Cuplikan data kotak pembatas
= = =

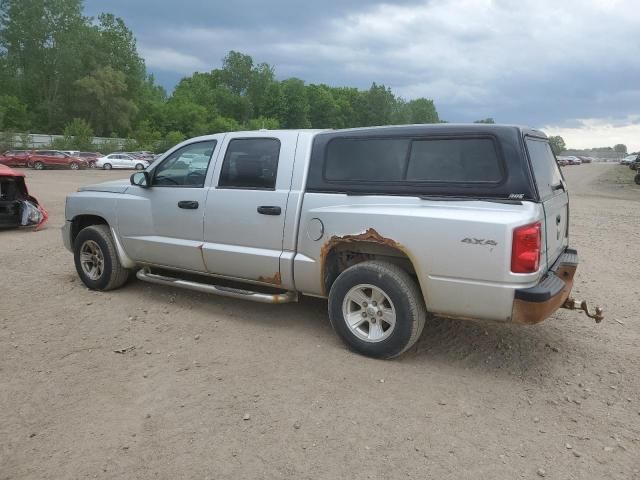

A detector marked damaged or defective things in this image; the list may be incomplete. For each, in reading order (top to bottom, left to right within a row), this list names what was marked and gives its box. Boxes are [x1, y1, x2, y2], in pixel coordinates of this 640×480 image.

wrecked vehicle [0, 164, 47, 230]
wrecked vehicle [62, 125, 604, 358]
rust damage [322, 229, 408, 296]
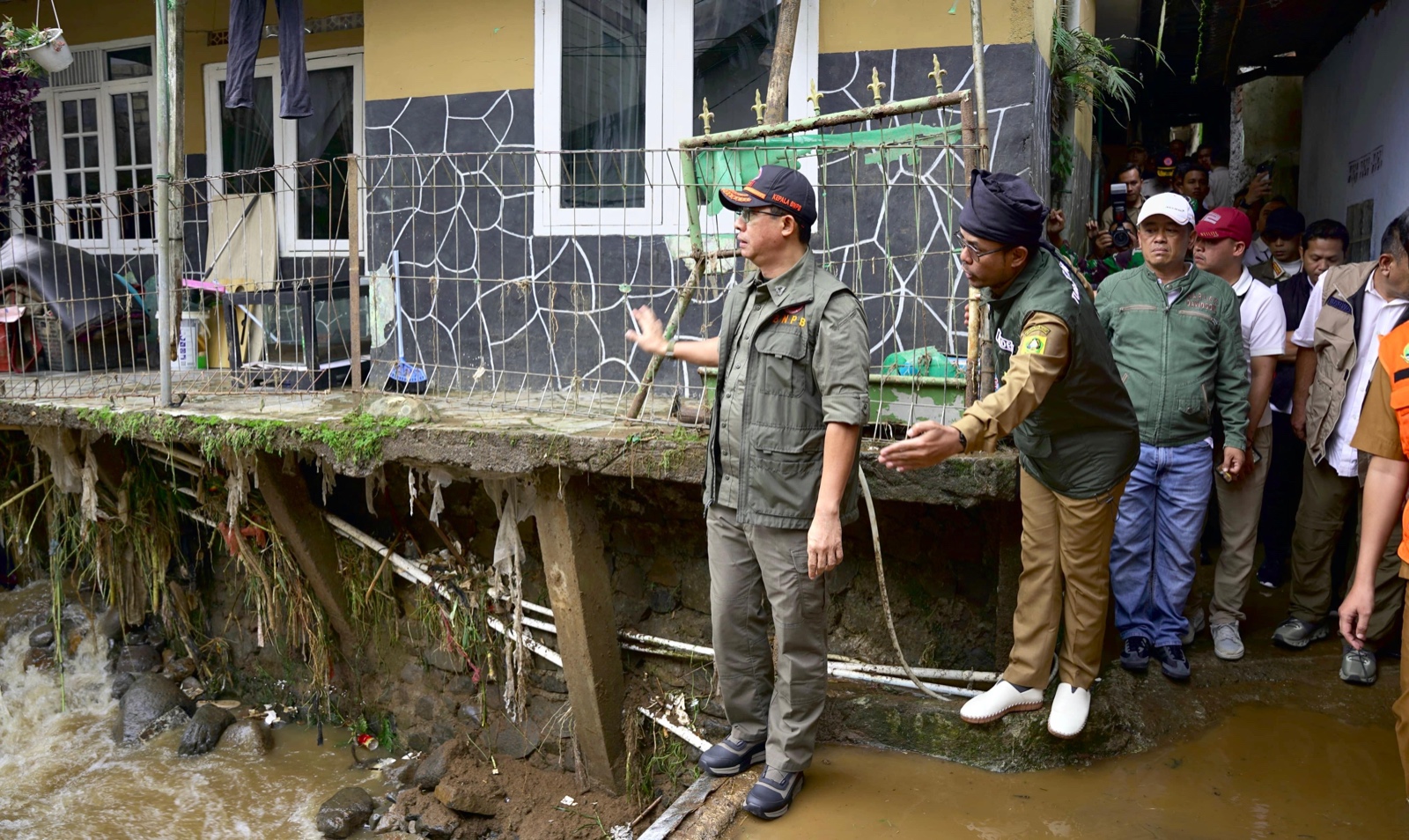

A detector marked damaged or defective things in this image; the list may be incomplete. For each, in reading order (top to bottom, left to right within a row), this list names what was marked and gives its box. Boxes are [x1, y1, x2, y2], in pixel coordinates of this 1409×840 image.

rusty rebar fence [3, 92, 980, 428]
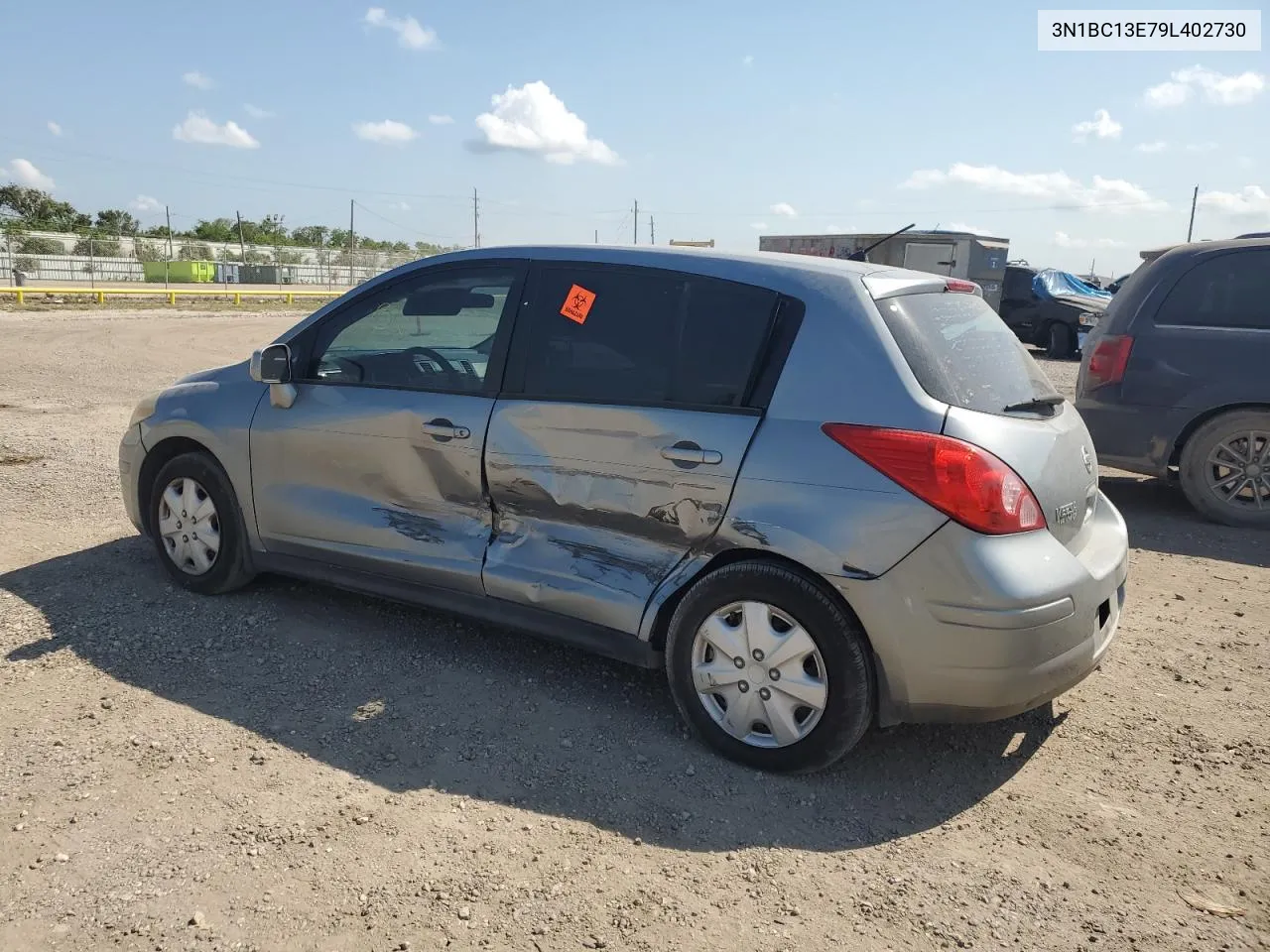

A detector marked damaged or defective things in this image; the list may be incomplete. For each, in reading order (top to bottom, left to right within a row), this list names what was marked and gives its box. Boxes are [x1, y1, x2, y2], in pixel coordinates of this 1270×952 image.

damaged car door [247, 259, 525, 588]
damaged car door [482, 261, 772, 635]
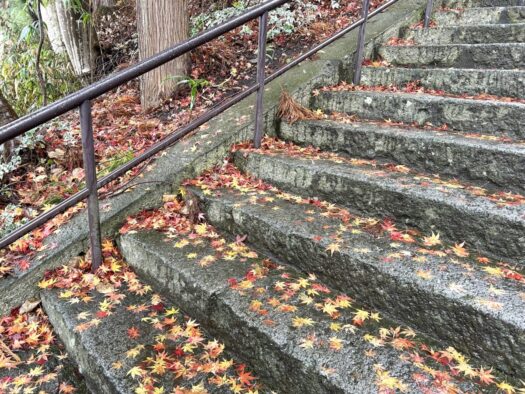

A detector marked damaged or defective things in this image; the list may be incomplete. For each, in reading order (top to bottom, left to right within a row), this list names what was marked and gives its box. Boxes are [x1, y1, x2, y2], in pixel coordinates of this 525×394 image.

rusty metal railing [0, 0, 422, 270]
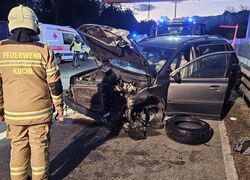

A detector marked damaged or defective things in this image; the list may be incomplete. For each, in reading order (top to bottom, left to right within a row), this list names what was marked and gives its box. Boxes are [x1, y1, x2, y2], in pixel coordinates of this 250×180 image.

damaged front end of car [65, 24, 165, 139]
crumpled hood [78, 23, 156, 76]
damaged silver car [64, 23, 240, 139]
detached tire [165, 116, 214, 145]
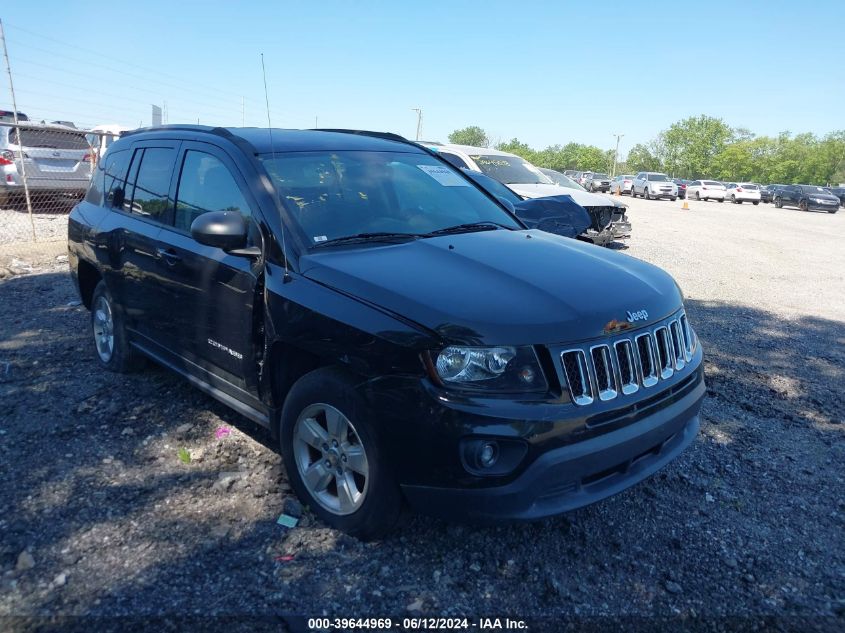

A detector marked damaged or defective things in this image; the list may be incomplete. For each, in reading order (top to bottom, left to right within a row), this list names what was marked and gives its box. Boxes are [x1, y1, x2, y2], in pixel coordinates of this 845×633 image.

damaged vehicle [69, 127, 704, 540]
damaged vehicle [428, 143, 628, 247]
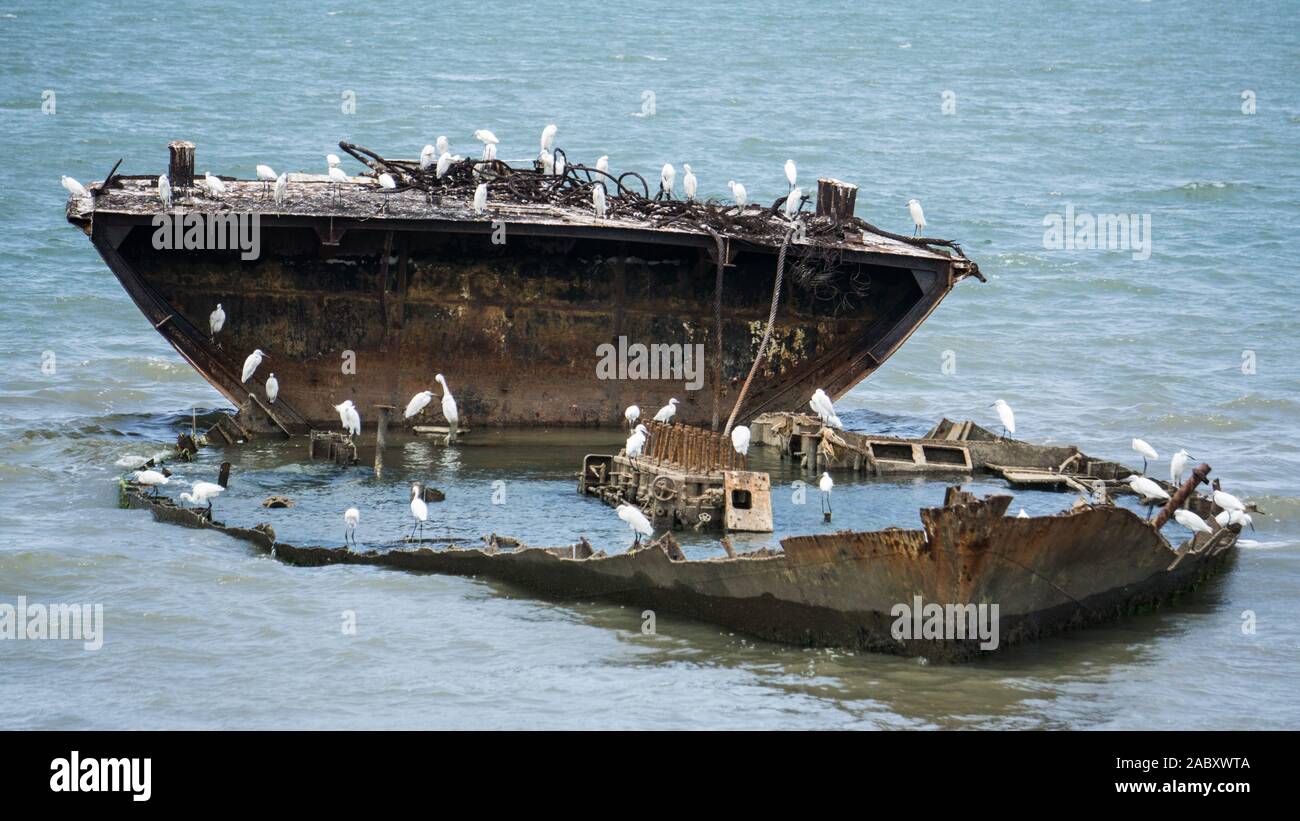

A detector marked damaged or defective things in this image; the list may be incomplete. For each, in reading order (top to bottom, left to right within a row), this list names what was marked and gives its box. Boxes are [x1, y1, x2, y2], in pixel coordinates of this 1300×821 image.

rusty shipwreck [60, 139, 972, 436]
corroded hull [76, 183, 968, 432]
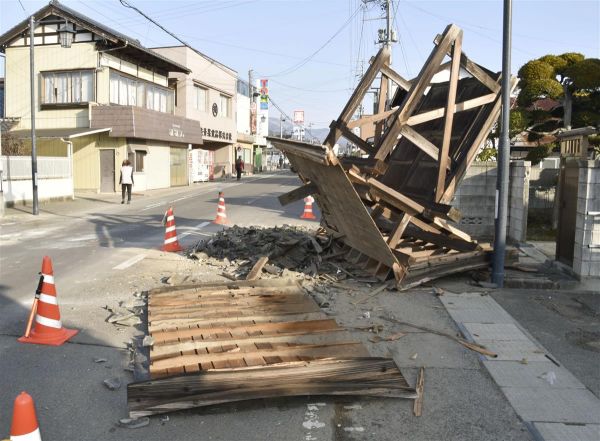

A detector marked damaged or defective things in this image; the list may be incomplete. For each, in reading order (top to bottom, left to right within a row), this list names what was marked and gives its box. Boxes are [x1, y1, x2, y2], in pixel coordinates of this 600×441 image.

splintered wood plank [152, 320, 340, 344]
splintered wood plank [149, 342, 366, 372]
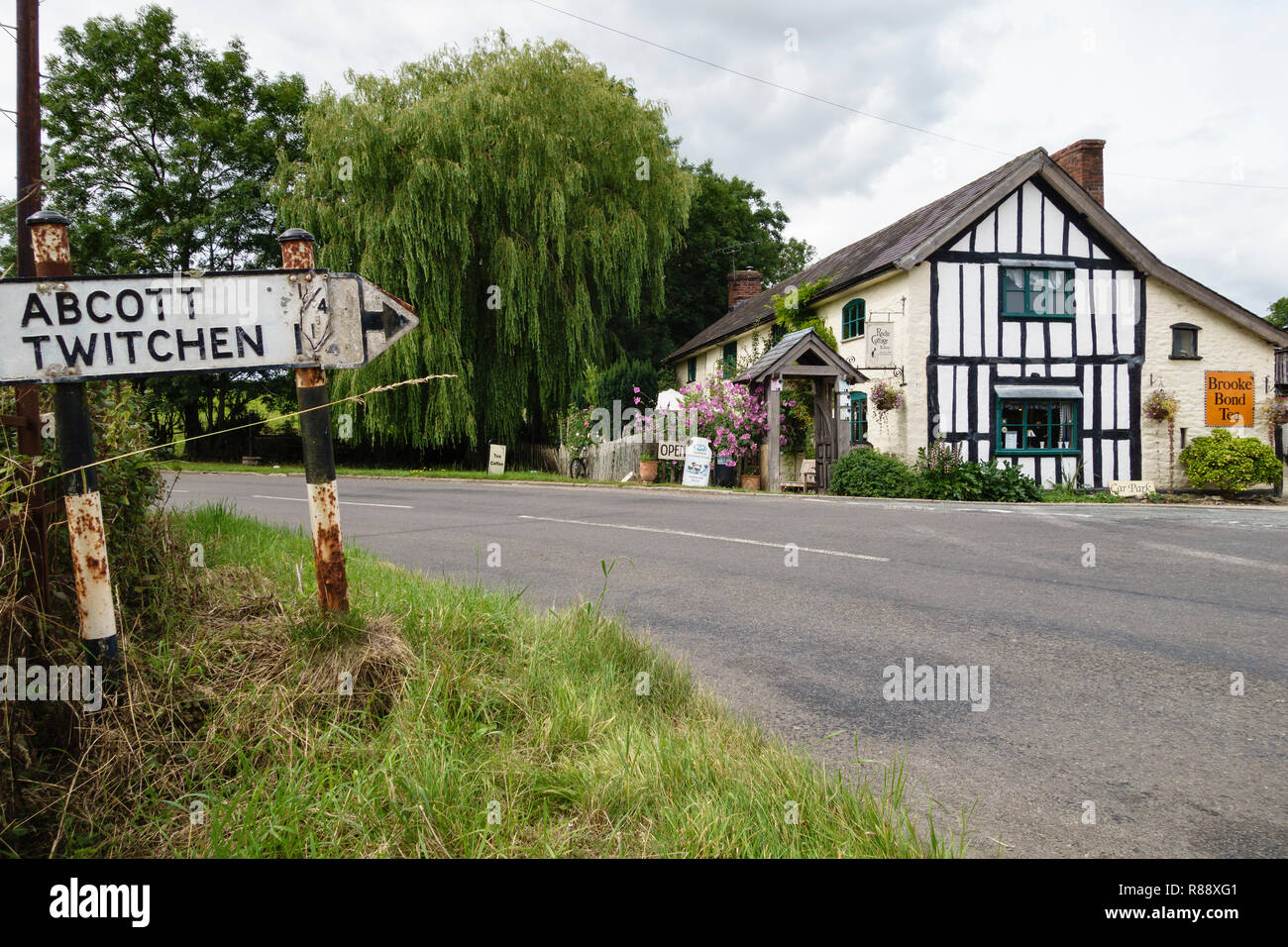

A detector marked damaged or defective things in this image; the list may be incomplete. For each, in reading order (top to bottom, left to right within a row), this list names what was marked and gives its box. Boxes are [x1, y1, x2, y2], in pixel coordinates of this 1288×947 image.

rusty signpost cap [26, 208, 68, 226]
rusty metal signpost [2, 213, 417, 654]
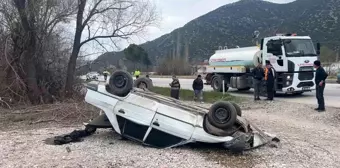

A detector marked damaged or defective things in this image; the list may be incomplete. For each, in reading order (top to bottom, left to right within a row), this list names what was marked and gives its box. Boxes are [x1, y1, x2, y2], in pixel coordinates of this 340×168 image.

overturned white car [82, 70, 278, 153]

= = =

_PERSYARATAN TUGAS_
Ekstrak seluruh baris dari semua catatan di atas tanpa mengubah apa pun, dan jangan sertakan gambarnya dalam jawaban.

_HASIL AKHIR_
A detector marked damaged or defective things in this image; the list may be incomplete. For each, in reading order (top to bottom, left to right within a row), this list names what was marked and gives its box. Boxes are [x1, y1, x2, y2], in pixel coordinates of this 640×480 image.

wrecked vehicle [0, 164, 47, 230]
wrecked vehicle [62, 125, 604, 358]
rust damage [322, 229, 408, 296]

A detector marked damaged or defective things in this image; the list may be incomplete. For each, in reading order (top to bottom, left to right within a row), this list names what was marked and gives its box. Boxes are [x1, y1, x2, y2], in pixel coordinates of this 1409×840 image.

rusty rebar fence [3, 92, 980, 428]

A detector marked damaged or defective things in this image; the list may be incomplete. For each, in reading order (top to bottom, left to right within a row), this list names what was marked and gives its box. Boxes are [x1, y1, x2, y2], in pixel coordinates of this 1270×952 image.

damaged car door [247, 259, 525, 588]
damaged car door [482, 261, 772, 635]

A detector marked damaged or defective things in this image; the list may be incomplete. For each, in reading order (top to bottom, left to right within a row), this list names what was marked and gives its box. Boxes are [x1, y1, x2, y2], in pixel coordinates of this 525×394 image.

rusty metal railing [0, 0, 422, 270]

A detector marked damaged or defective things in this image; the list may be incomplete. For each, in reading order (top to bottom, left to right within a row), this list names what was marked and gives its box. Boxes are [x1, y1, x2, y2], in pixel coordinates of this 250×180 image.

damaged front end of car [65, 24, 165, 139]
crumpled hood [78, 23, 156, 76]
damaged silver car [64, 23, 240, 139]
detached tire [165, 116, 214, 145]

A detector marked damaged or defective things in this image; the list may be incomplete. For each, in reading order (top to bottom, left to right within a row), this list names what was marked and gives its box. Boxes are [x1, y1, x2, y2], in pixel coordinates of this 845×633 image.

damaged vehicle [69, 127, 704, 540]
damaged vehicle [428, 143, 628, 247]

A detector marked damaged or defective things in this image; the list may be incomplete. For each, in reading order (top to bottom, left to right within a row), this list names what was marked and gives its box. Boxes are [x1, y1, x2, y2], in pixel coordinates of this 1300×821 image.

rusty shipwreck [60, 139, 972, 436]
corroded hull [76, 183, 968, 432]

A detector marked damaged or defective things in this image; the list may be incomplete. For each, in reading order (top to bottom, left to right within a row), this list names what was marked and gives its box. Boxes are [x1, y1, x2, y2], in pixel coordinates of this 600×441 image.

splintered wood plank [152, 320, 340, 344]
splintered wood plank [149, 342, 366, 372]

A detector marked damaged or defective things in this image; the list may be incomplete. For each, in reading order (top to bottom, left to right within a row), this list names what was marked and gives its box. Boxes are [x1, y1, x2, y2], in pixel coordinates of this 1288×947 image.

rusty signpost cap [26, 208, 68, 226]
rusty metal signpost [2, 213, 417, 654]

A detector marked damaged or defective things in this image; the list may be incomplete. For each, in reading order (top to bottom, left to right within a row), this list names what was marked and gives its box. Boxes are [x1, y1, x2, y2], in pixel coordinates of this 340×168 image.

overturned white car [82, 70, 278, 153]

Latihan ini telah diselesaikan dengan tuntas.